QIAGEN and Australia-based Cellestis have entered into a scheme implementation deed (SID) pursuant to which QIAGEN, or a wholly owned subsidiary, will acquire all of the ordinary shares in Cellestis for approximately A$341m in cash.

QIAGEN, a Netherlands holding company, is a provider of sample and assay technologies, used to isolate and process DNA, RNA and proteins from biological samples such as blood or tissue.

The SID will provide QIAGEN with exclusive rights to QuantiFERON technology, a proprietary approach for disease detection and monitoring.

Cellestis has commercialized the technology with QuantiFERON-TB Gold In-Tube (QFT), a test for latent tuberculosis (TB).

The test has received regulatory and policy approvals in the US, Japan, Europe and elsewhere.

Cellestis is also in the early stages of commercializing QuantiFERON-CMV for monitoring of disease risk from the life-threatening cytomegalovirus (CMV).

Based on its ability to provide diagnostic information far earlier than DNA-based molecular tests, QuantiFERON is considered a ‘pre-molecular’ testing technology.

As a result, tests based on QuantiFERON can even provide critical information on latent infections, where pathogens (bacteria, viruses, fungi) are present in such low amounts that they are not detectable with traditional DNA-based molecular diagnostics.

Following successful completion of the transaction, QIAGEN plans to migrate QuantiFERON onto QIAensemble, a next-generation high-throughput automation system in development and nearing market entry; QIAsymphony, a highly versatile automation system for low- to mid-throughput volumes available around the world; and QIAGEN’s point of need testing platforms acquired from ESE GmbH.

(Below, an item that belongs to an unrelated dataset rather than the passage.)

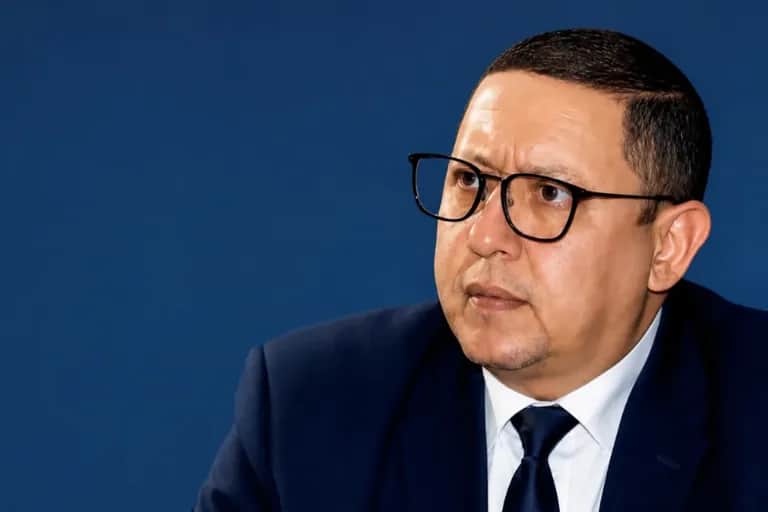 Le Maroc à l'aube d'une nouvelle étape de son développement : 27 années de vision royale au service de la modernisation, de la souveraineté et de l'économie de la connaissance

QIAGEN CEO Peer Schatz said Cellestis has developed a technology that is highly complementary to their portfolio and which they expect to migrate onto QIAsymphony, QIAensemble and point of need platforms, thereby adding a new, unique assay menu to these QIAGEN platforms.

"We believe the addition of Cellestis will further strengthen our capabilities to offer innovative sample and assay technologies that are making improvements in life possible," Schatz said.

The transaction is subject to a number of conditions, including FIRB approval, court approval and the approval of Cellestis shareholders.